24.2.18

Visões - a pradaria

Era uma pradaria como aquelas que se viam no Bonanza e no Rintintim e se calhar até na Lassie quando se era garoto.

Vinha a pé, aproximava-me de um grupo de cães selvagens que despedaçavam ferozmente uma presa. Estavam demasiado entretidos para me dar atenção. Ouvia-lhes de longe os ruídos das mandíbulas, os ossos da vítima que se separavam, quebravam, embatiam uns nos outros, os rosnados de ameaço que se enviavam mútua e quase mecanicamente.

Era o vento que me trazia o barulho; a matilha não me podia cheirar e nenhum deles levantava sequer a cabeça; a presa era demasiado apetecível, decerto. Ao longe viam-se os cumes de uma cadeia montanhosa, mas até lá tudo era plano. Estávamos em plena Primavera: as flores ondulavam como nos poemas dos Românticos, coitadas.

O meu sentido de olfacto é fraco: só quando estava muito perto do grupo comecei a cheirar o sangue e o pestilento odor da morte chegou a mim. Tentava lembrar-me do que me levara ali. Recordava vagamente uma discussão familiar cujos termos e facções me escapavam, um automóvel que parou para me recolher, um silêncio obstinado face às perguntas do condutor. Quando ele parou num cruzamento saí de carro num repente, inopidamente, sem querer; o homem não esperou por mim nem me procurou. Foi-se embora. Até aqui isto é tudo o que recordo.

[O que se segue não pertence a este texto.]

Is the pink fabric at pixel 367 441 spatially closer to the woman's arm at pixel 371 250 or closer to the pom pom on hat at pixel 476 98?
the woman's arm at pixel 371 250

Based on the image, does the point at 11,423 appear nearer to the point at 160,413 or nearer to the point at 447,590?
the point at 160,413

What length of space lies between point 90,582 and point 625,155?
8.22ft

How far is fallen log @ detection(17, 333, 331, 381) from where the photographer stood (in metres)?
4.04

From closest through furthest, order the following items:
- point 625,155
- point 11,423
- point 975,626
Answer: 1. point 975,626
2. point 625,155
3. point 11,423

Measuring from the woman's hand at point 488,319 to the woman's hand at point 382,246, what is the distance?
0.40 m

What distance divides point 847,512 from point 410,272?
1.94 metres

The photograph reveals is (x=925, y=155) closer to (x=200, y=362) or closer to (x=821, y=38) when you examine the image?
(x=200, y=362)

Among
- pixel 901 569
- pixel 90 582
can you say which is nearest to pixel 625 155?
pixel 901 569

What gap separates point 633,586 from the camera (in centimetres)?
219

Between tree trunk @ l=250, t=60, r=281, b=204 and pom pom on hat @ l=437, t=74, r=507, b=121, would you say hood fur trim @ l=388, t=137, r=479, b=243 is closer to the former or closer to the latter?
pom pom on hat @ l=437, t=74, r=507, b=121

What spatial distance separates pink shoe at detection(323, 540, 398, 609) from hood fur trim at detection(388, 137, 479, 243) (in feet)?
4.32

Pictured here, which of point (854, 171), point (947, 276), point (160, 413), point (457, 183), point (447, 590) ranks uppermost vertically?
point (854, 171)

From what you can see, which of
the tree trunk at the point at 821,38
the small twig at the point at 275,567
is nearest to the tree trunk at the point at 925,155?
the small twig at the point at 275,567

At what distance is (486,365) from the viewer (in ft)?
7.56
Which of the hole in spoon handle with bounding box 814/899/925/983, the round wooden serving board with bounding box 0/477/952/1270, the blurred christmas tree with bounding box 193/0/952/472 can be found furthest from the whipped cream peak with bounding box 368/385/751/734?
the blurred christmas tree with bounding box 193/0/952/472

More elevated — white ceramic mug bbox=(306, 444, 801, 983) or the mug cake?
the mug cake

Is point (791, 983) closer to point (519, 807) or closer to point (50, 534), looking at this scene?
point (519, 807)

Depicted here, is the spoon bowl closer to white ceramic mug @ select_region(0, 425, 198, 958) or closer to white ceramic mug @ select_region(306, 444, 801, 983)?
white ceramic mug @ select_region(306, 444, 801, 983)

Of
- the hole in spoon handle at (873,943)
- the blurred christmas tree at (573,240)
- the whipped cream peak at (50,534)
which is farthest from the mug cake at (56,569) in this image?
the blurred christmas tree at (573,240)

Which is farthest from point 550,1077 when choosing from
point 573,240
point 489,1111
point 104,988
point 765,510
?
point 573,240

Não sei há quanto tempo marcho na pradaria coberta de flores nem quando me começou a chegar o alegre ruído de uma dezena de mandíbulas que se repastavam numa animada refeição familiar (ou clânica, não percebo nada de cães selvagens).

O quadro é bonito, rústico, quando visto de longe: uma adolescente de vestido às flores pelos joelhos avança num campo coberto de flores que lhe chegam aos joelhos. Da distância vêm ruídos de ossos e ameaças animais, mas pouco se distingue à vista se não uma massa semelhante ao dorso de uma tartaruga que se anima, as escamas a levantarem-se e a baixarem-se como o mar de plástico no filme do Fellini.

Só quando estava muito perto, já quase em cima da borda exterior do círculo de caudas e patas traseiras vi que a presa era eu. Sou eu.